Healthcare professionals' statistical illiteracy can impair medical decision quality and compromise patient safety. Previous studies have documented clinicians' insufficient proficiency in statistics and a tendency in overconfidence. However, an underexplored aspect is clinicians' awareness of their lack of statistical knowledge that precludes any corrective intervention attempt. Here, we investigated physicians', residents' and medical students' alignment between subjective confidence judgments and objective accuracy in basic medical statistics. We also examined how gender, profile of experience and practice of research activity affect this alignment, and the influence of problem framing (conditional probabilities, CP vs. natural frequencies, NF). Eight hundred ninety-eight clinicians completed an online survey assessing skill and confidence on three topics: vaccine efficacy, p value and diagnostic test results interpretation. Results evidenced an overall consistent poor proficiency in statistics often combined with high confidence, even in incorrect answers. We also demonstrate that despite overconfidence bias, clinicians show a degree of metacognitive sensitivity, as their confidence judgments discriminate between their correct and incorrect answers. Finally, we confirm the positive impact of the more intuitive NF framing on accuracy. Together, our results pave the way for the development of teaching recommendations and pedagogical interventions such as promoting metacognition on basic knowledge and statistical reasoning as well as the use of NF to tackle statistical illiteracy in the medical context.

Improving clinical decision-making in psychiatry: implementation of digital phenotyping could mitigate the influence of patient's and practitioner's individual cognitive biases.

High stake clinical choices in psychiatry can be impacted by external irrelevant factors. A strong understanding of the cognitive and behavioural mechanisms involved in clinical reasoning and decision-making is fundamental in improving healthcare quality. Indeed, the decision in clinical practice can be influenced by errors or approximations which can affect the diagnosis and, by extension, the prognosis: human factors are responsible for a significant proportion of medical errors, often of cognitive origin.

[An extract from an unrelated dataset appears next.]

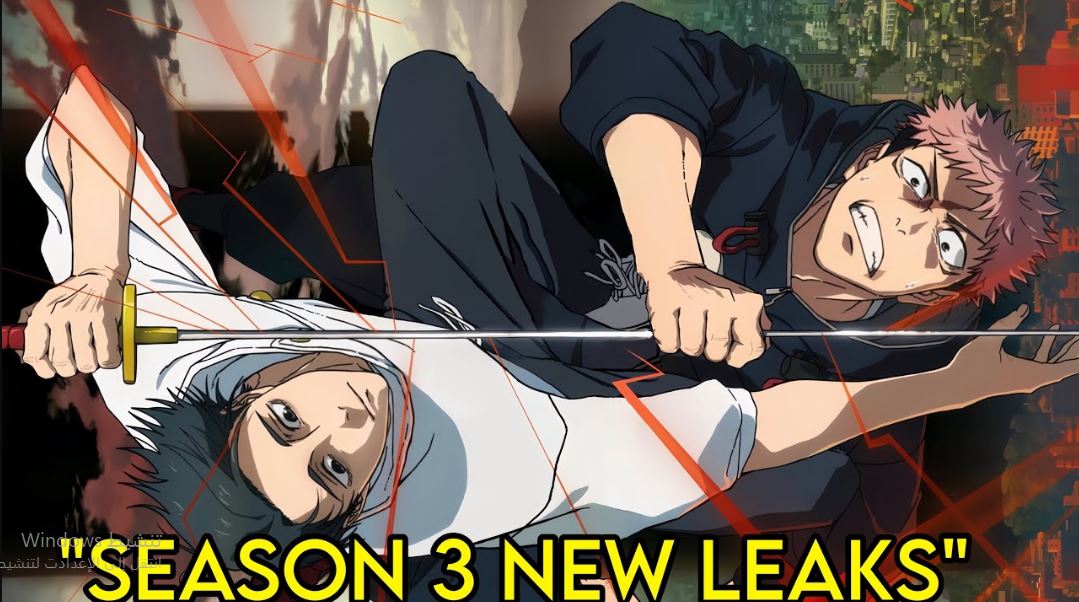انمي Jujutsu Kaisen الموسم الثالث الحلقة 2 مترجمة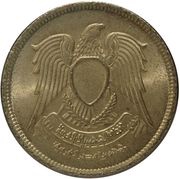 2 Qirsh obverse image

Both patient's and clinician's cognitive biases can affect decision-making procedures at different time points. From the patient's point of view, the quality of explicit symptoms and data reported to the psychiatrist might be affected by cognitive biases affecting attention, perception or memory. From the clinician's point of view, a variety of reasoning and decision-making pitfalls might affect the interpretation of information provided by the patient. As personal technology becomes increasingly embedded in human lives, a new concept called digital phenotyping is based on the idea of collecting real-time markers of human behaviour in order to determine the 'digital signature of a pathology'. Indeed, this strategy relies on the assumption that behaviours are 'quantifiable' from data extracted and analysed through connected tools (smartphone, digital sensors and wearable devices) to deduce an 'e-semiology'. In this article, we postulate that implementing digital phenotyping could improve clinical reasoning and decision-making outcomes by mitigating the influence of patient's and practitioner's individual cognitive biases.